Na zona leste, a região mais populosa, a competição foi concentrada entre boulos e seu oponente marçal, com Ricardo nunes oscilando para um terceiro lugar em todas as zonas eleitorais. boulos conquistou vitórias em seis dessas zonas, todas previamente ganhas por Lula, algumas com discrepâncias amplas de votos.
Ao nos depararmos com a zona Sul, notamos que ela possui a maior seção eleitoral da cidade, a 372ª, localizada em Piraporinha, contabilizando 245.720 eleitores. Neste local, boulos repetiu o feito de Lula, obtendo uma vitória expressiva sobre nunes. Além disso, outras quatro zonas eleitorais nos bairros periféricos dessa região, como Valo Velho e Capão Redondo, também favoreceram boulos, refletindo sua boa aceitação entre os moradores.
Neste sentido, a análise das zonas eleitorais deve ser expandida para abarcar o conjunto das capitais brasileiras, permitindo avaliações comparativas sobre o desempenho das candidaturas de esquerda e direita, respaldadas anteriormente por Lula. É crucial entender que a boa votação de boulos nas periferias não é um acaso, mas sim resultado de sua capacidade de unir seu trabalho atual no Movimento dos Trabalhadores Sem Teto (MTST) com a força histórica que o Partido dos Trabalhadores (PT) sempre teve nesses territórios. Na sua primeira candidatura à prefeitura, em 2020, boulos já mostrava um desempenho robusto nas periferias, superando candidatos do PT, e agora, em 2024, sua força foi amplificada pela união entre PT e PSOL na cidade.

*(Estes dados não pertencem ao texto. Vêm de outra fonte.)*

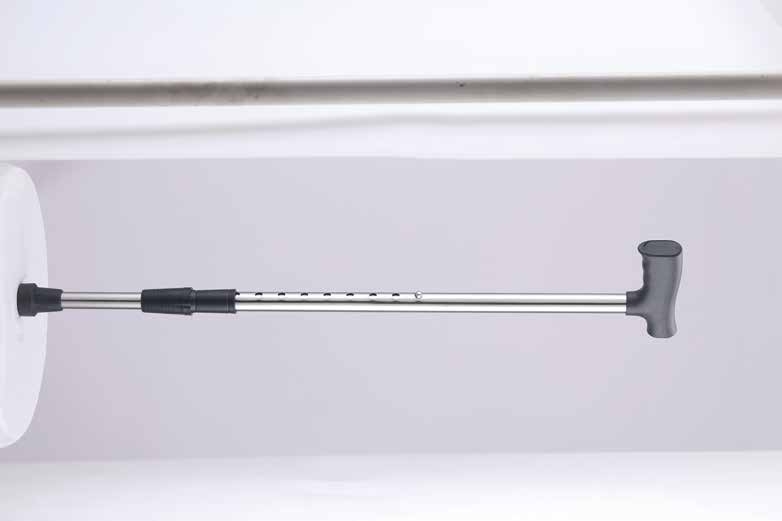GZSS-MZSZ-4 4-Legged Walking Stick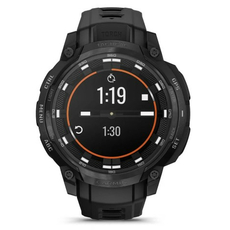 Garmin 010-03398-02  Instinct Crossover AMOLED - Tactical Edition, фото 9 | Интернет-магазин оригинальных часов и аксессуаров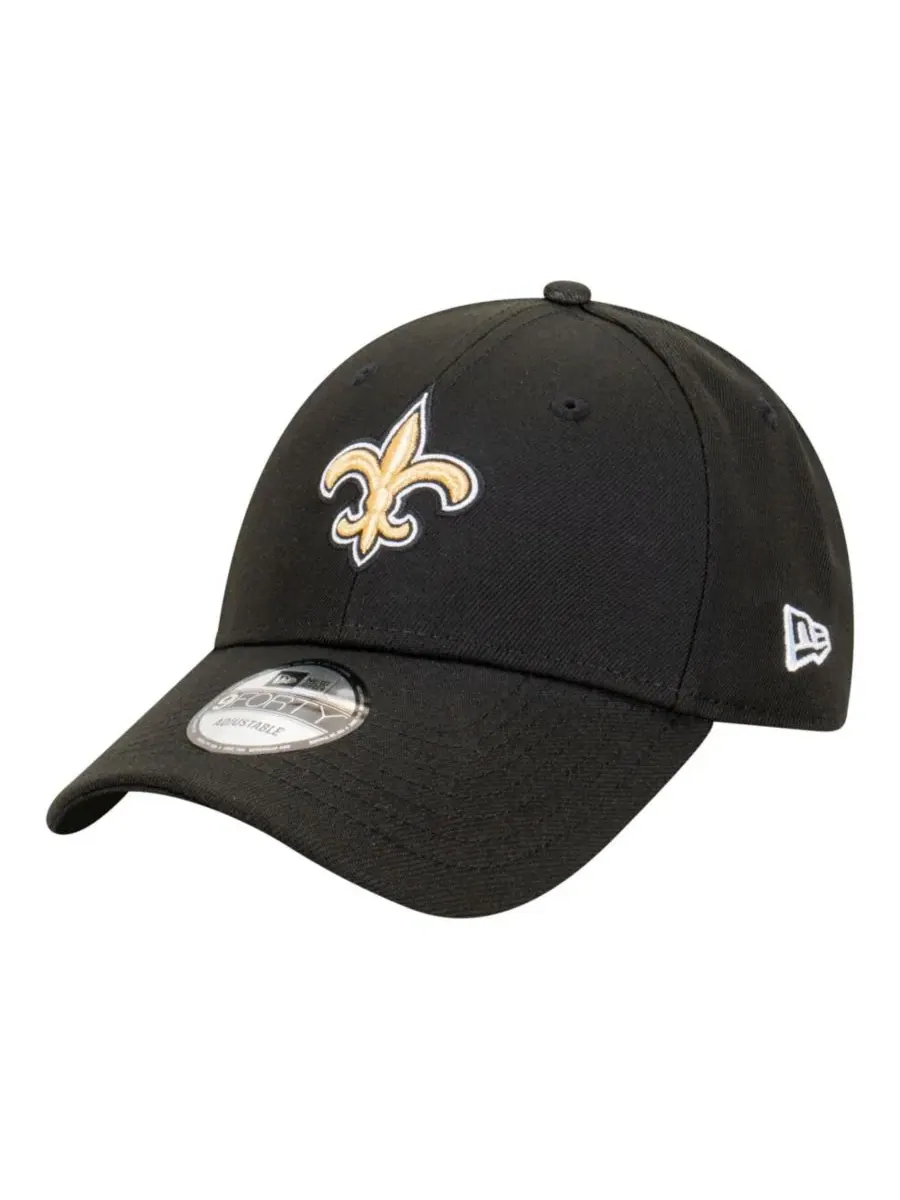 Кепка New Era New Orleans Saints Core Team 9FORTY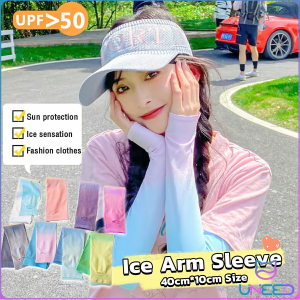 UV Protection Arm Sleeves & Anti-UV Running Gloves: A Comprehensive Guide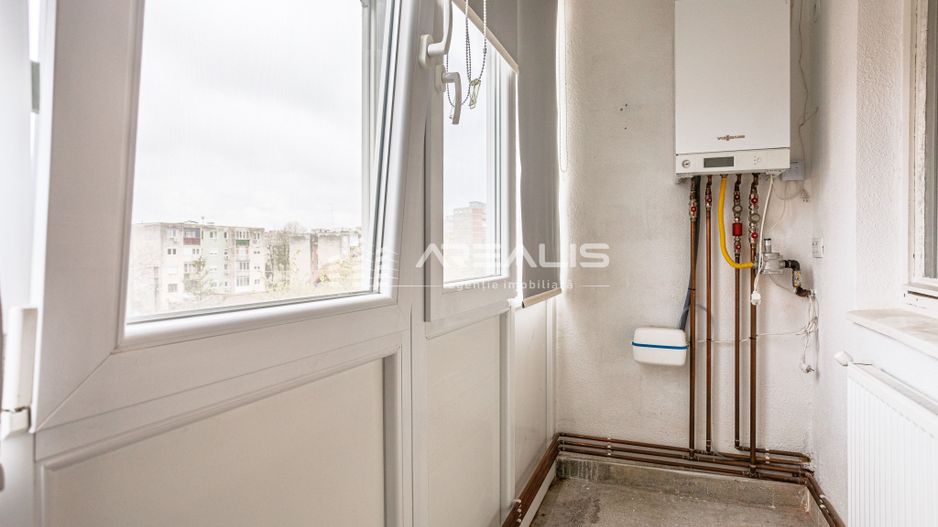 Apartament 3 camere -Zona Vlaicu - Poză 7
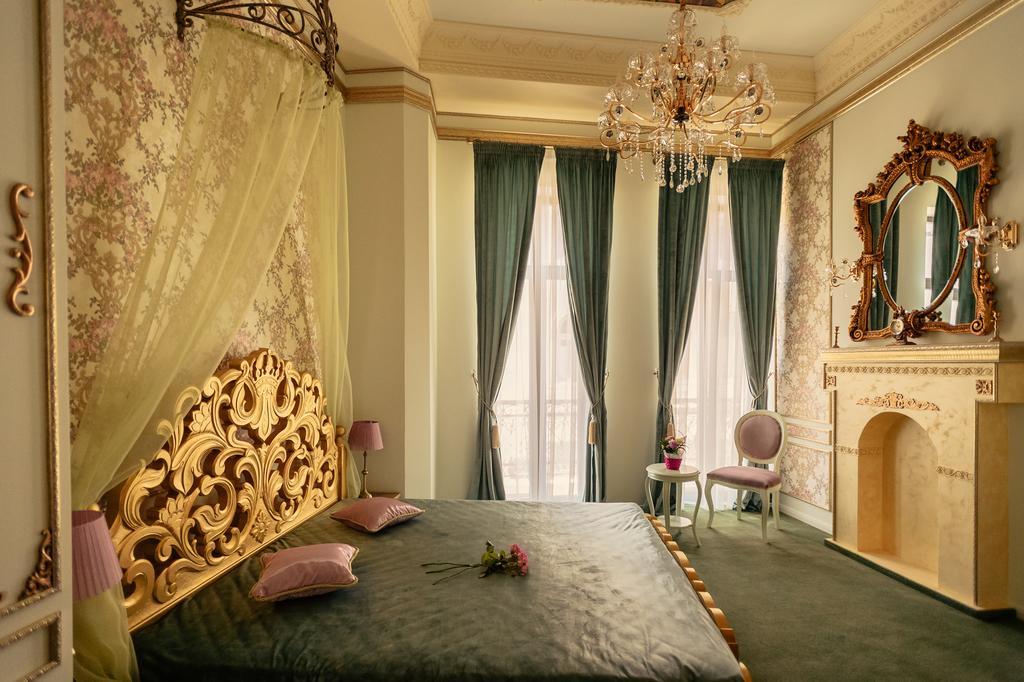 Belle Epoque Boutique (Adults Only) Hotel Constanta Ngoại thất bức ảnh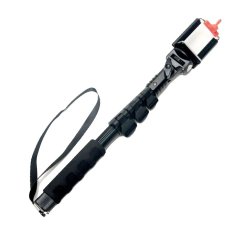 YUNTENG 188 Monopod for outerdoor Smartphone Digital Camera DSLR Gopro (Intl)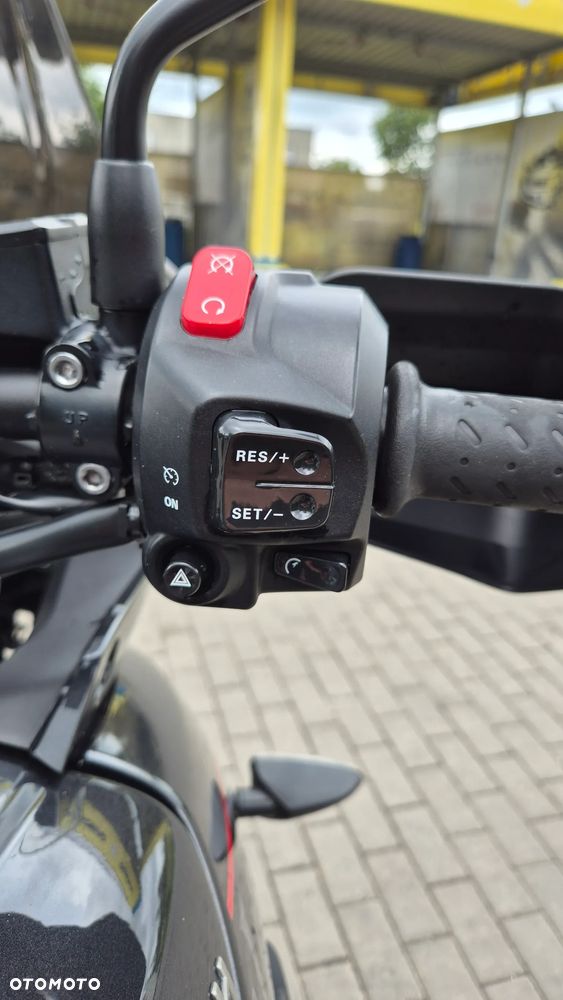 Triumph Tiger - 12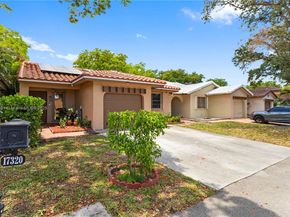 17320 NW 66th Pl, Hialeah FL 33015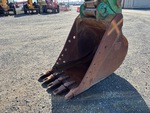 Specialty with Excavator Bucket Condition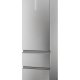 Haier HTW7620ANMG Libera installazione 414 L C Acciaio inox 8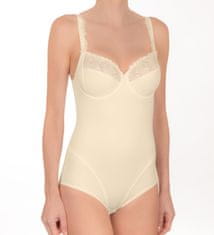 Felina Dámské body s kosticí Rhapsody 251210 - Felina taupe 95F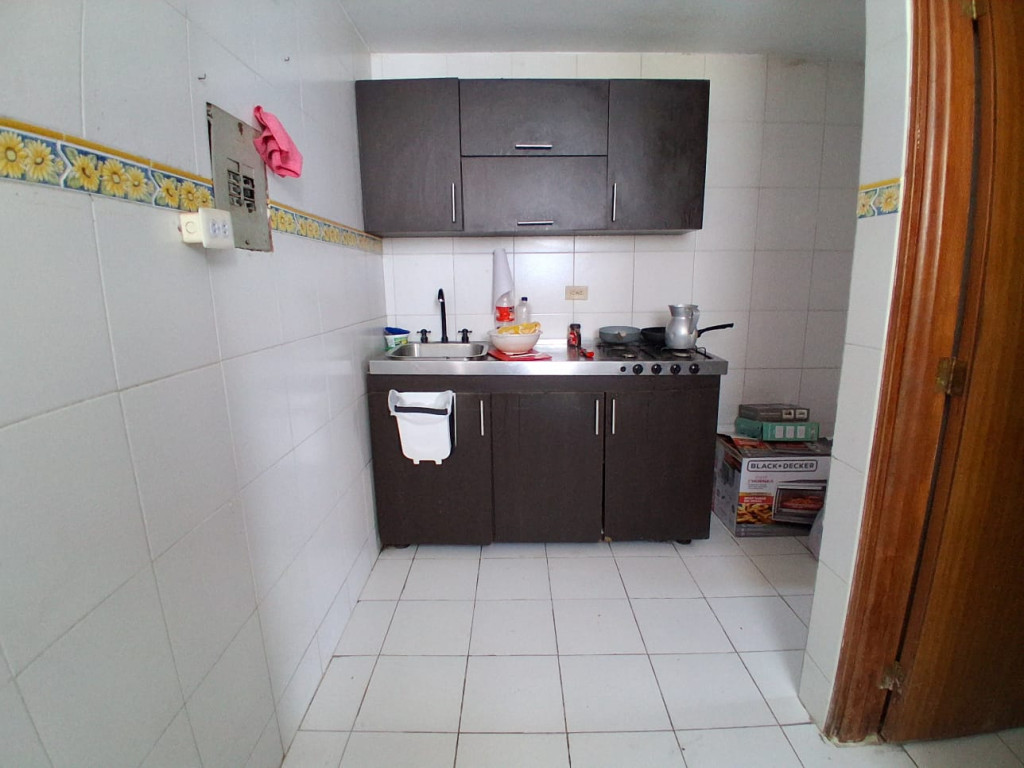 Apartamento en venta en Rosario, Barranquilla · foto 3 de 10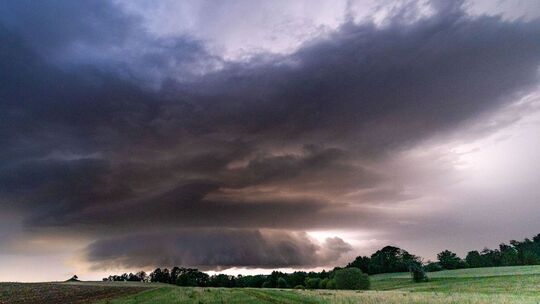 Unwetter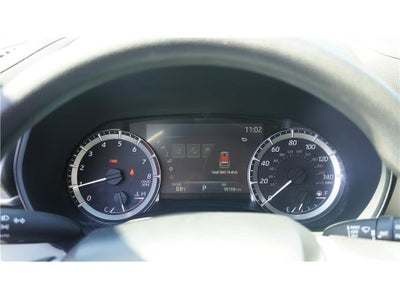 2023 Toyota Highlander L Sport Utility 4D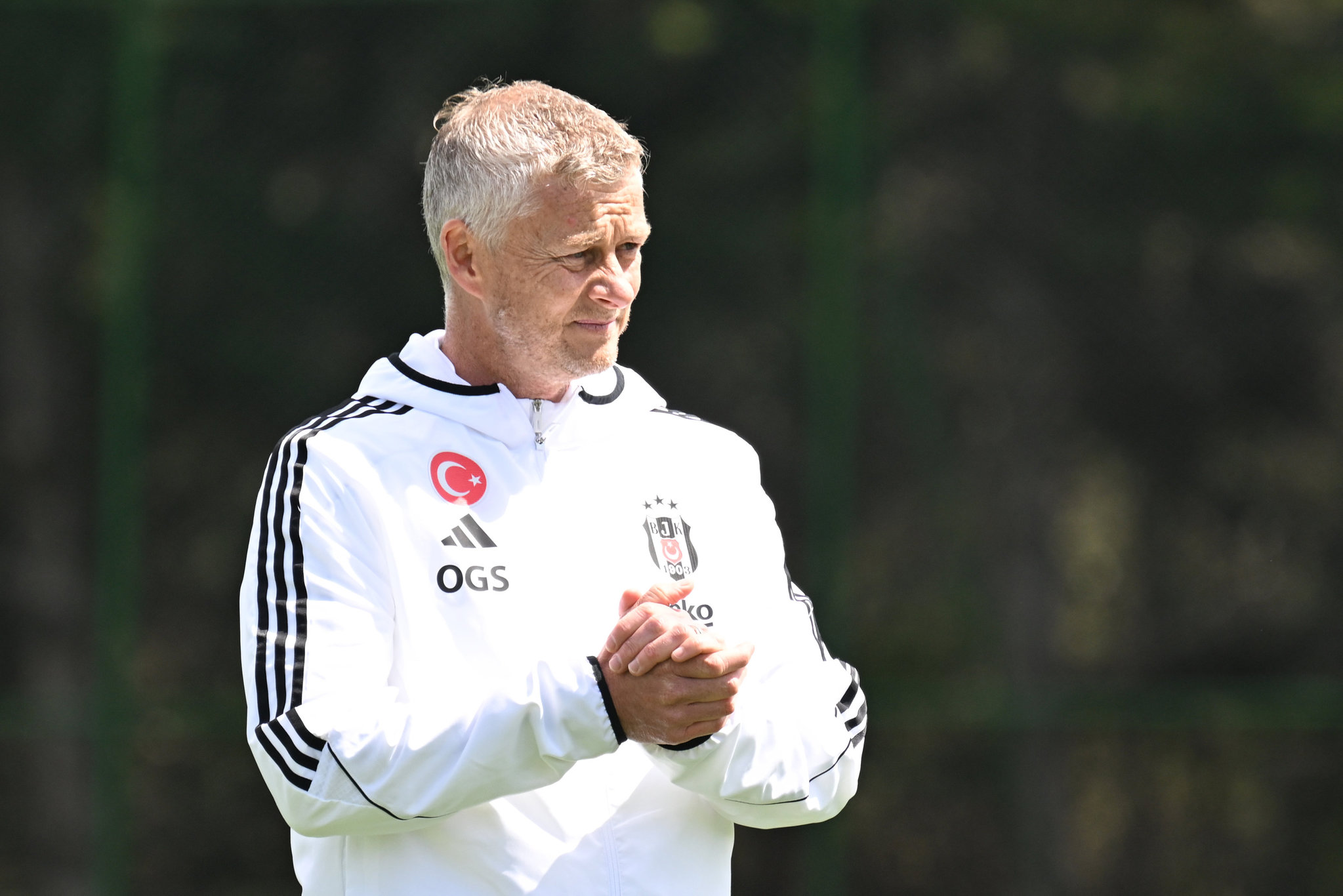 Solskjaer’den Jose Mourinho sözleri! Beşiktaş-Fenerbahçe derbisi...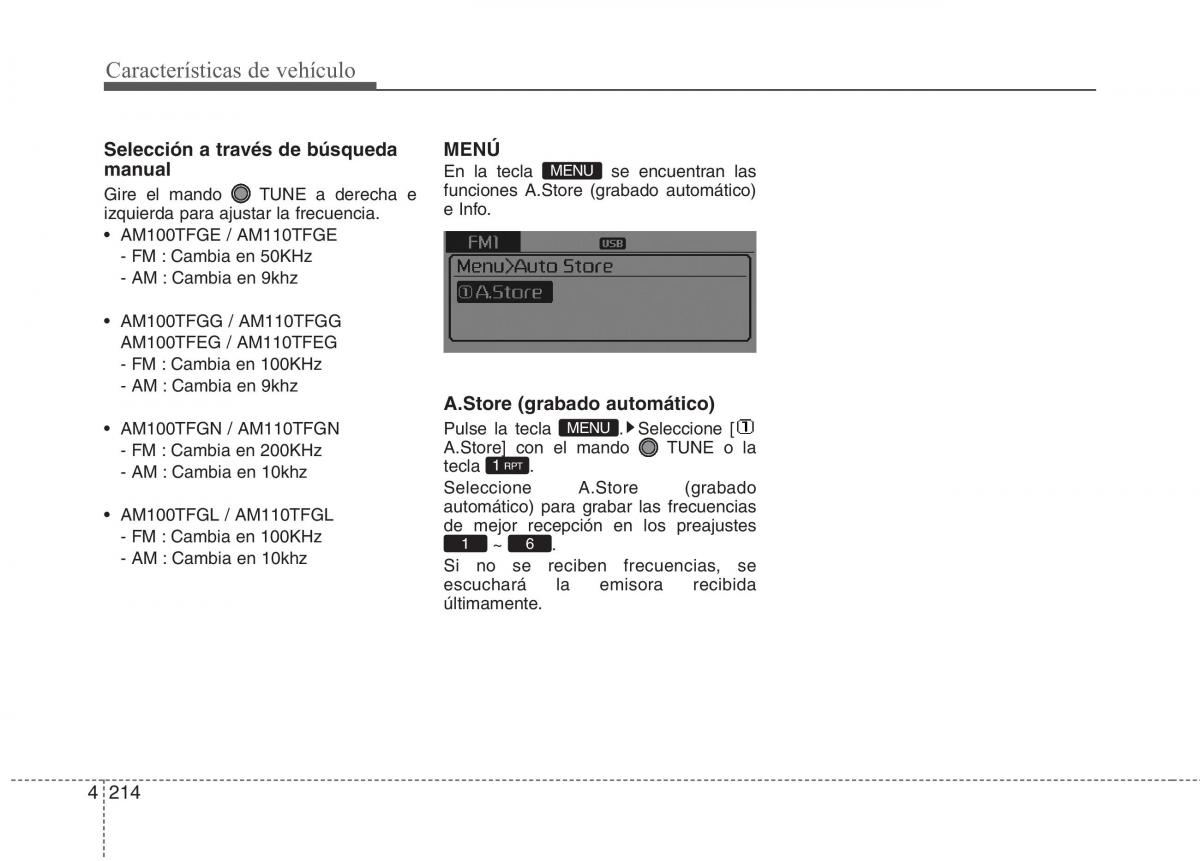 Kia Optima III 3 manual del propietario / page 299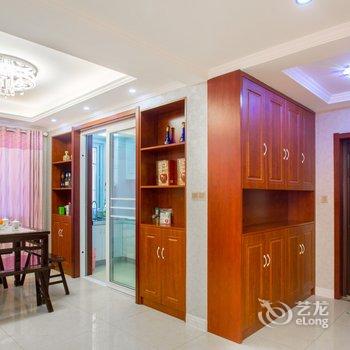 扬州1912小镇心怡家普通公寓酒店提供图片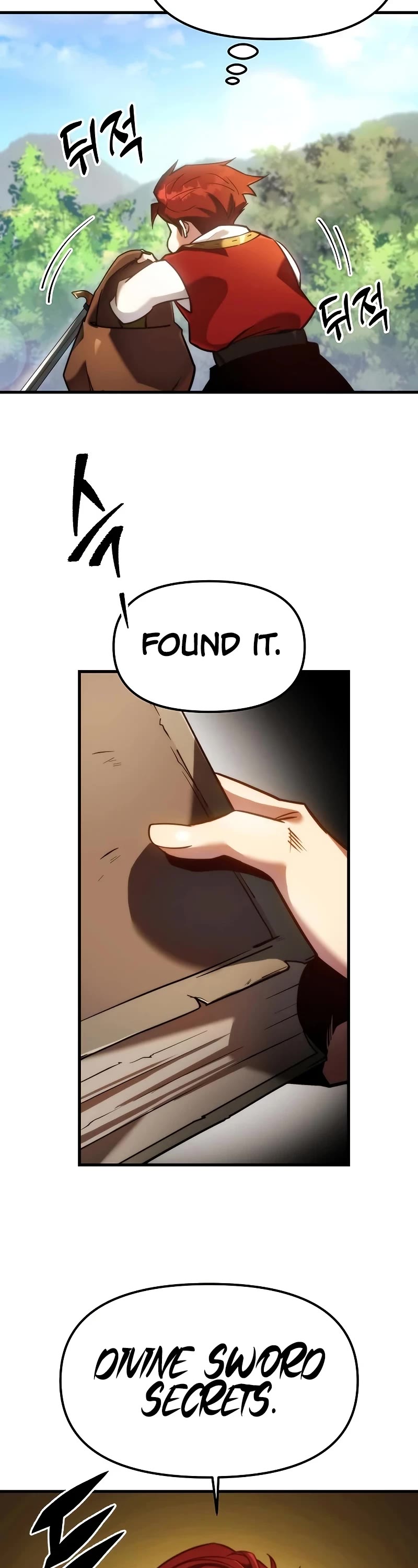 Regressor of the Fallen Family chapter 2 page 44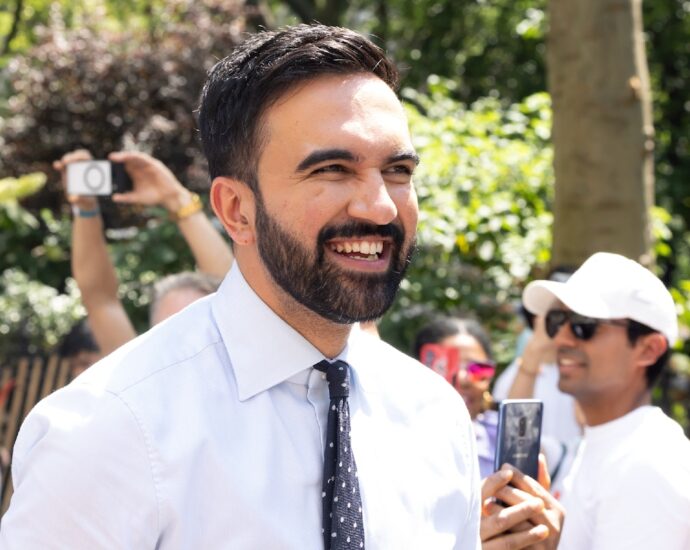 These Are Obstacles to Zohran Mamdani’s Plans for New York City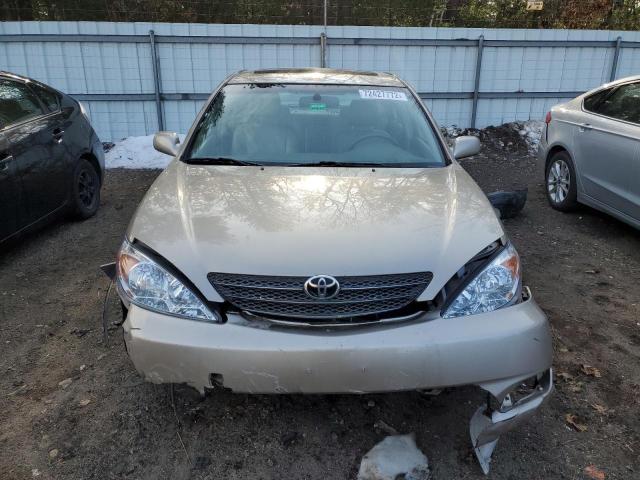 Photo 4 VIN: JTDBF30K320012446 - TOYOTA CAMRY LE 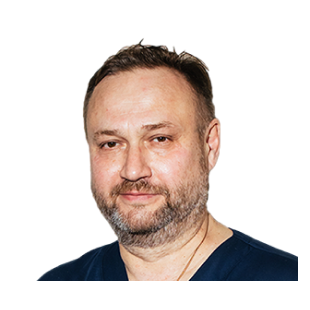 Бабкин Валерий Борисович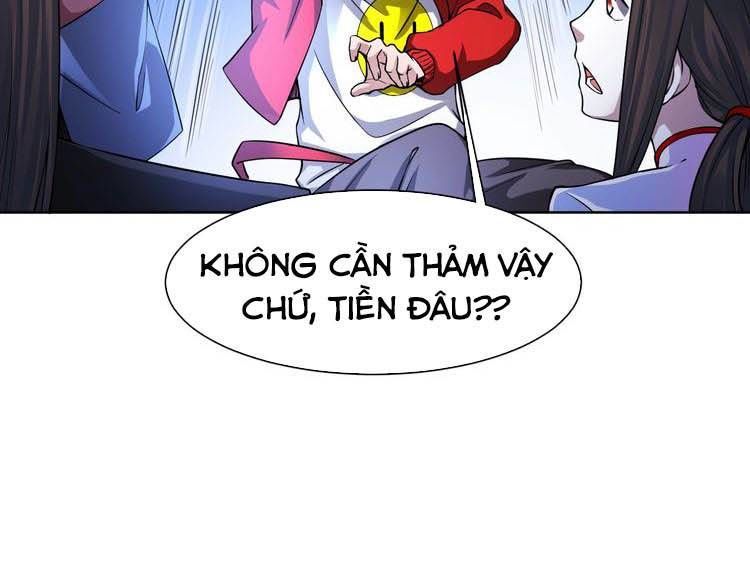 Diêm Vương Thay Thế Chapter 7 - Trang 2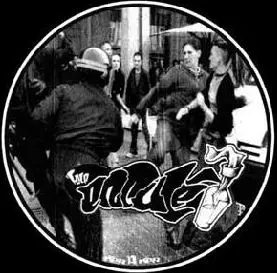 Hardcore Sampler - Untitled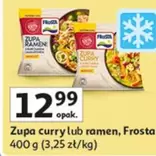Ramen - Zupa curry lub ramen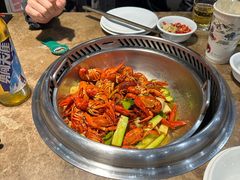 -七欣天香辣蟹火锅(无锡金太湖国际城店)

Assim, as lições desse processo eleitoral em São Paulo e as reflexões em torno do desempenho das esquerdas nas periferias são essenciais para planejamentos futuros e para a construção de uma estratégia coesa que dialogue realmente com as demandas e anseios das comunidades. Compreender a dinâmica eleitoral e as realidades sociais locais é fundamental para que as esquerdas consigam retomar a confiança do eleitorado e estabelecer um vínculo mais forte com as vozes que emergem das periferias, refletindo um compromisso sólido e contínuo com os interesses dessas camadas da população. A construção de uma nova narrativa pode, portanto, não apenas resgatar a imagem da esquerda, mas também oferecer alternativas viáveis que realmente façam a diferença na vida dos cidadãos paulistanos e, eventualmente, em todo o brasil.